Frequently Asked Questions
Can Foreigners Buy Property With Their Singapore Citizen/PR Spouse?
When buying executive condominiums, only full citizen couples or citizen-PR couples are allowed to purchase brand new EC flats.
However, resale EC flats that are less than 10 years old are available for purchase for anyone – including citizen-foreigner couples.
What about landed properties?
Only Singapore citizens are allowed to purchase landed property. Singapore PRs or foreigners can apply for approval with SLA if they wish to jointly purchase with a Singapore Citizen spouse.

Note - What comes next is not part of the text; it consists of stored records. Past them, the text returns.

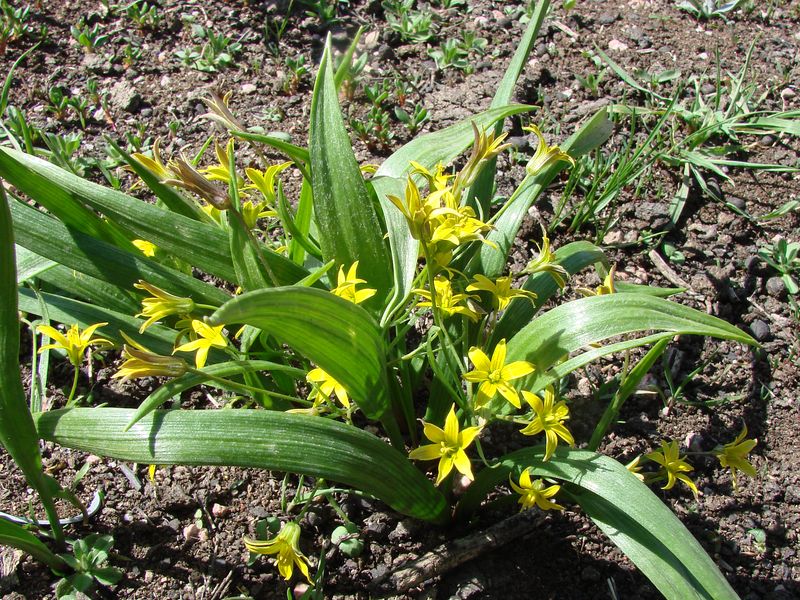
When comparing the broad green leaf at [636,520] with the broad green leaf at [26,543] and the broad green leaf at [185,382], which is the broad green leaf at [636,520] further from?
the broad green leaf at [26,543]

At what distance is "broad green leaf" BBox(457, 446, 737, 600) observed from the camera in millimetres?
1465

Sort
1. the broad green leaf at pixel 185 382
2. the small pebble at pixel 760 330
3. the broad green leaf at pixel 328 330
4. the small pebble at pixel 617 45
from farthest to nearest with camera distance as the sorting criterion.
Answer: the small pebble at pixel 617 45 < the small pebble at pixel 760 330 < the broad green leaf at pixel 185 382 < the broad green leaf at pixel 328 330

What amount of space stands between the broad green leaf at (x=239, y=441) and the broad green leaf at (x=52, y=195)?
56 cm

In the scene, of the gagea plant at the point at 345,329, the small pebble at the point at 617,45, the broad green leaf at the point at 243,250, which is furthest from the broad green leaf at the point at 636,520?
the small pebble at the point at 617,45

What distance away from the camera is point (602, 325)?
1514 millimetres

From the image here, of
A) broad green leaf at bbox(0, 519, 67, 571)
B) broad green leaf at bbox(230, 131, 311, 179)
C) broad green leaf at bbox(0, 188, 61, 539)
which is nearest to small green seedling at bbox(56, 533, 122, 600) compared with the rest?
broad green leaf at bbox(0, 519, 67, 571)

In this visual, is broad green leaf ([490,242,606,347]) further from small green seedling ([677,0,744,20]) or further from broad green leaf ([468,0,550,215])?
small green seedling ([677,0,744,20])

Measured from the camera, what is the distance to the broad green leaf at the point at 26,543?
1.65 metres

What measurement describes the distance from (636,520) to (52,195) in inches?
64.1

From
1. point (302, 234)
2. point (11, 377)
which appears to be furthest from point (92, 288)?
point (302, 234)

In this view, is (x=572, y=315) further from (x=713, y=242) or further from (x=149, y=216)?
(x=713, y=242)

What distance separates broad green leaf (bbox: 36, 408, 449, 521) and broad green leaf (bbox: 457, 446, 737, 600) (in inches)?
13.4

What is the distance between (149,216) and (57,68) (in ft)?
6.44

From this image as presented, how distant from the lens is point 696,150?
2916 mm
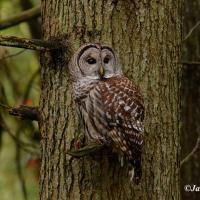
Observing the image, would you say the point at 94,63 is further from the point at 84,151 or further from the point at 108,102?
the point at 84,151

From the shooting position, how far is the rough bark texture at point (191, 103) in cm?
536

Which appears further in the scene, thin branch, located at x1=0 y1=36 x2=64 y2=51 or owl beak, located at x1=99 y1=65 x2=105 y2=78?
owl beak, located at x1=99 y1=65 x2=105 y2=78

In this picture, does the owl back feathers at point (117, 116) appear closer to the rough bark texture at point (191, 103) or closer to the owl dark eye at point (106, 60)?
the owl dark eye at point (106, 60)

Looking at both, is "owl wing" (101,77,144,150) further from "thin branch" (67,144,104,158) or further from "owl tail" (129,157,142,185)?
"thin branch" (67,144,104,158)

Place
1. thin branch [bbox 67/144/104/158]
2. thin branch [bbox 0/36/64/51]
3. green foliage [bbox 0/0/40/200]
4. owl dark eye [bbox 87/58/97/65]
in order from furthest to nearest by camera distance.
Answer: green foliage [bbox 0/0/40/200] < owl dark eye [bbox 87/58/97/65] < thin branch [bbox 0/36/64/51] < thin branch [bbox 67/144/104/158]

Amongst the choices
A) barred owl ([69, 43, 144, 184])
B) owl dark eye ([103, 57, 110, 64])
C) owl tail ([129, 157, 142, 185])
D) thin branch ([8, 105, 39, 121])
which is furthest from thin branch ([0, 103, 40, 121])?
owl tail ([129, 157, 142, 185])

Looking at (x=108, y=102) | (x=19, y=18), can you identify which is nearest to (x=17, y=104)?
(x=19, y=18)

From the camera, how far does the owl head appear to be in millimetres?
3471

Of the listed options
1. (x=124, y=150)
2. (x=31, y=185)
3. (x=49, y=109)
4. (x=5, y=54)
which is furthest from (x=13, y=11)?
(x=124, y=150)

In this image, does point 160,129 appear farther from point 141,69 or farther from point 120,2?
point 120,2

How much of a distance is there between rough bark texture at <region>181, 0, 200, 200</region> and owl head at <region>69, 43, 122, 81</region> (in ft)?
6.21

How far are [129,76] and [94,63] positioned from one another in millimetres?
218

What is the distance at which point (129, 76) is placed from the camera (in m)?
3.55

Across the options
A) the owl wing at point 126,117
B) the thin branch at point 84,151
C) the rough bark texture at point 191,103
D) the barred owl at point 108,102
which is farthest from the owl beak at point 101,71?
the rough bark texture at point 191,103
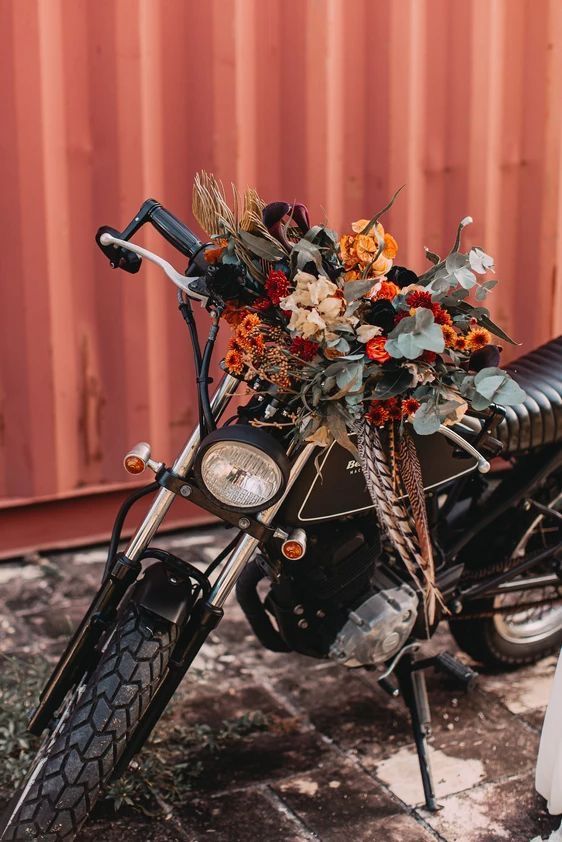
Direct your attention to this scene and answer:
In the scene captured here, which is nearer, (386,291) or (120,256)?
(386,291)

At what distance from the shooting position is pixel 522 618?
3309mm

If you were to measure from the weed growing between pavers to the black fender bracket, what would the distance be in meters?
0.61

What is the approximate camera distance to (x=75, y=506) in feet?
14.0

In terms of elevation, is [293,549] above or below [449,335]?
below

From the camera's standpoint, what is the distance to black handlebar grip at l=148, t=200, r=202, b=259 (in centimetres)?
239

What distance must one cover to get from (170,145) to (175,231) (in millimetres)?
1837

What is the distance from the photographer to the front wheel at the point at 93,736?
7.16 feet

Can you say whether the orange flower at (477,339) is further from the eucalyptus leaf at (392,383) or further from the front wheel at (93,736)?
the front wheel at (93,736)

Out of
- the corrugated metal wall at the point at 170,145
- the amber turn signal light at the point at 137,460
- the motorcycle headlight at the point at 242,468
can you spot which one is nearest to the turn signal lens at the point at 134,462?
the amber turn signal light at the point at 137,460

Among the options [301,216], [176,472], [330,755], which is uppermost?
[301,216]

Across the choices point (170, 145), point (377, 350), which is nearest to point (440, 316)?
point (377, 350)

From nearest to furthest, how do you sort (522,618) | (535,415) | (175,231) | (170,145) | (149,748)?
(175,231) < (535,415) < (149,748) < (522,618) < (170,145)

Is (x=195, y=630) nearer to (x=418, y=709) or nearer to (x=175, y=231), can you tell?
(x=418, y=709)

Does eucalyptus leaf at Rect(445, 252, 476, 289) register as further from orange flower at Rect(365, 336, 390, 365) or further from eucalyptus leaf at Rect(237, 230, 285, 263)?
eucalyptus leaf at Rect(237, 230, 285, 263)
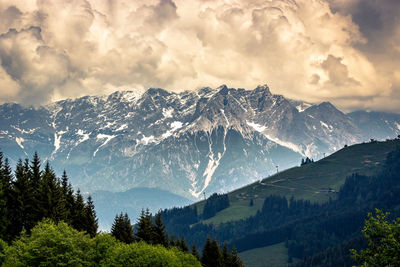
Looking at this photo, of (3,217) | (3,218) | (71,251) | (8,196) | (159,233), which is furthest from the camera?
(159,233)

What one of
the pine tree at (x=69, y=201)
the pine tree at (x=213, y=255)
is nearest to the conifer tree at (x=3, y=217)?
the pine tree at (x=69, y=201)

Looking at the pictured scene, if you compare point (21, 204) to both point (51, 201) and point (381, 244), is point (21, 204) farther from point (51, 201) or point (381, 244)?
point (381, 244)

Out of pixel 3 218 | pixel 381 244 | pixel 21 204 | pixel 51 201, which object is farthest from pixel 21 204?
pixel 381 244

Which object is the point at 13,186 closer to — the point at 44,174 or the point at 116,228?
the point at 44,174

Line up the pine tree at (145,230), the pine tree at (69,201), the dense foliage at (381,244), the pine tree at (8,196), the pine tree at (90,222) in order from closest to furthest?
the dense foliage at (381,244) → the pine tree at (8,196) → the pine tree at (69,201) → the pine tree at (90,222) → the pine tree at (145,230)

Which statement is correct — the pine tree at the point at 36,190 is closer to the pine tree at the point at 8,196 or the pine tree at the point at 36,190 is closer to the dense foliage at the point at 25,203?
the dense foliage at the point at 25,203

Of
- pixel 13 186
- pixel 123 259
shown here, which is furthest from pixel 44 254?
pixel 13 186

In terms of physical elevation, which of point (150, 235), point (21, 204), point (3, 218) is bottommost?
point (150, 235)

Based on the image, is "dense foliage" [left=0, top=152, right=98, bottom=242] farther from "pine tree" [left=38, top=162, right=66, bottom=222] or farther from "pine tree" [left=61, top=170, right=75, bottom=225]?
"pine tree" [left=61, top=170, right=75, bottom=225]

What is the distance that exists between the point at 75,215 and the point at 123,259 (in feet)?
113

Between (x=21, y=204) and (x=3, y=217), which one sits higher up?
(x=21, y=204)

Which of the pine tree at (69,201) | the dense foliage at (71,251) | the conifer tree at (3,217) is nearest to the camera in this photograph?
the dense foliage at (71,251)

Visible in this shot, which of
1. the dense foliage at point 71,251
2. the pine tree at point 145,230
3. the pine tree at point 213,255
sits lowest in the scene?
the pine tree at point 213,255

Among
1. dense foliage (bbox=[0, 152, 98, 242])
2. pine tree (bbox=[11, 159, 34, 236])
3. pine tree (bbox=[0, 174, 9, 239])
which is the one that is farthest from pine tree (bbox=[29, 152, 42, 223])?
pine tree (bbox=[0, 174, 9, 239])
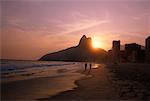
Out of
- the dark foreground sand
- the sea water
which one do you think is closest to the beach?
the dark foreground sand

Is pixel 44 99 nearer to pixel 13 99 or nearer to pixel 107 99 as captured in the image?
pixel 13 99

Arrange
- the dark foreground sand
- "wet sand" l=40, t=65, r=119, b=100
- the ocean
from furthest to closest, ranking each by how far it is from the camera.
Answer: the ocean → "wet sand" l=40, t=65, r=119, b=100 → the dark foreground sand

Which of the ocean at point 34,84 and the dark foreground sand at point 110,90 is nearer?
the dark foreground sand at point 110,90

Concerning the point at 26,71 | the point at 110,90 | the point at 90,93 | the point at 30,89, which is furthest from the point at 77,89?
the point at 26,71

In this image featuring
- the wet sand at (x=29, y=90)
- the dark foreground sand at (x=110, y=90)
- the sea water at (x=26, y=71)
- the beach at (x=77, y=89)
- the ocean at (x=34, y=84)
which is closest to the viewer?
the dark foreground sand at (x=110, y=90)

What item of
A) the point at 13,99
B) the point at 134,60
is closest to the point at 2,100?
the point at 13,99

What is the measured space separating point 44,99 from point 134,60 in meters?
125

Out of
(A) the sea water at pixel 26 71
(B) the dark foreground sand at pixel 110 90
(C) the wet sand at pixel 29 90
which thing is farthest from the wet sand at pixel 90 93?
(A) the sea water at pixel 26 71

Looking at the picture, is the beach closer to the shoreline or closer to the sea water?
the shoreline

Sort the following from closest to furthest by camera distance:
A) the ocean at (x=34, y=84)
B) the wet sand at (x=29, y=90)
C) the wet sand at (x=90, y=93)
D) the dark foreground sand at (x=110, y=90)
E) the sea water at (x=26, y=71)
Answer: the dark foreground sand at (x=110, y=90)
the wet sand at (x=90, y=93)
the wet sand at (x=29, y=90)
the ocean at (x=34, y=84)
the sea water at (x=26, y=71)

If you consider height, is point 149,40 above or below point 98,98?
above

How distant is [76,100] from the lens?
16281 mm

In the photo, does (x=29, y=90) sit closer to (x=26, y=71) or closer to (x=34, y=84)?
(x=34, y=84)

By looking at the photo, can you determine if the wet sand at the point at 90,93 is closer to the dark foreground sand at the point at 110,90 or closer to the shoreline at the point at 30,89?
the dark foreground sand at the point at 110,90
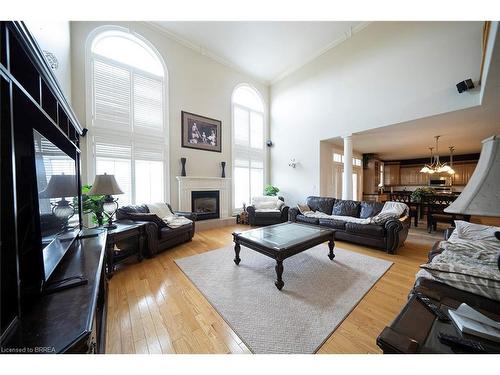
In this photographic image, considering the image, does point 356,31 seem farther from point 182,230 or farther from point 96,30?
point 182,230

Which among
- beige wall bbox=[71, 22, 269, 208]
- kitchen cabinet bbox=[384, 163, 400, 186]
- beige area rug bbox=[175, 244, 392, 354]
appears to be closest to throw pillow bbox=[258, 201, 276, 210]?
beige wall bbox=[71, 22, 269, 208]

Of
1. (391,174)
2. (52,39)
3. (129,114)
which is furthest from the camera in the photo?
(391,174)

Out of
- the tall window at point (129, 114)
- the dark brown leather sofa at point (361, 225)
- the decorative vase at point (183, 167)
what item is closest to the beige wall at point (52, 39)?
the tall window at point (129, 114)

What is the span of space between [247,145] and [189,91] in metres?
2.26

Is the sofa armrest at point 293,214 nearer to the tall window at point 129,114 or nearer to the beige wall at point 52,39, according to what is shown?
the tall window at point 129,114

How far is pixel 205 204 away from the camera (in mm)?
5086

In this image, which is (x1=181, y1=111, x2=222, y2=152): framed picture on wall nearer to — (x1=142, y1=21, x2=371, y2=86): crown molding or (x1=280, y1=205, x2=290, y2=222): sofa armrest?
(x1=142, y1=21, x2=371, y2=86): crown molding

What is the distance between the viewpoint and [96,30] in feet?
11.9

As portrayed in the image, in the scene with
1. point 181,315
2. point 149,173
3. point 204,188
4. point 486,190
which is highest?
point 149,173

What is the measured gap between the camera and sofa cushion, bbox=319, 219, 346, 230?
3636 mm

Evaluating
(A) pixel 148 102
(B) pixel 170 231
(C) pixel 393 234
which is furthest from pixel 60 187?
(C) pixel 393 234

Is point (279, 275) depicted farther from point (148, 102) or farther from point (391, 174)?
point (391, 174)

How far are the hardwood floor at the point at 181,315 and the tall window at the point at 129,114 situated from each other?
2069mm

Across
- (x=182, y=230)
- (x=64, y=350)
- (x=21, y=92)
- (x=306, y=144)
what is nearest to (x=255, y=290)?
(x=64, y=350)
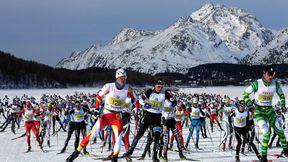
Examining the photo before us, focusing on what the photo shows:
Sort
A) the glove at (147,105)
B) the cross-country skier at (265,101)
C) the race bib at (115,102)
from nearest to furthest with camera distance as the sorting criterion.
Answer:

Can Foreigners Buy Resale HDB in Singapore?
Foreigners cannot purchase HDB flats in Singapore. Under HDB rules, only Singapore Permanent Residents may buy resale flats – only if they form a family nucleus meaning the two or more applicants are related by blood or marriage.
Can Foreigners Buy Landed Property in Singapore?
Foreigners who wish to purchase landed residential property in Singapore are required to seek approval from the Land Dealings Approval Unit (LDAU).
Can Foreigners Own Multiple Properties in Singapore?
Yes, foreigners can own multiple properties in Singapore. However, every additional property that a foreign individual acquires will require a payment of 30% ABSD tax.
Note: Foreigners can only purchase one property in Sentosa Cove at a time.
As a foreigner in Singapore, you may find the process of purchasing a property intimidating and overwhelming. However, it is not impossible. Certain types of properties are available for purchase. You only need to learn about your options, restrictions, and potential limitations.
- Foreigners in Singapore can purchase a private apartment or condominium unit.
- Singapore Permanent Residents can purchase an HDB resale flat under the HDB Public Scheme.
- Regardless of nationality, you will need to pay the Buyer’s Stamp Duty when purchasing a property. Foreigners will need to pay for 30% Additional Buyers Stamp Duty on top of the BSD.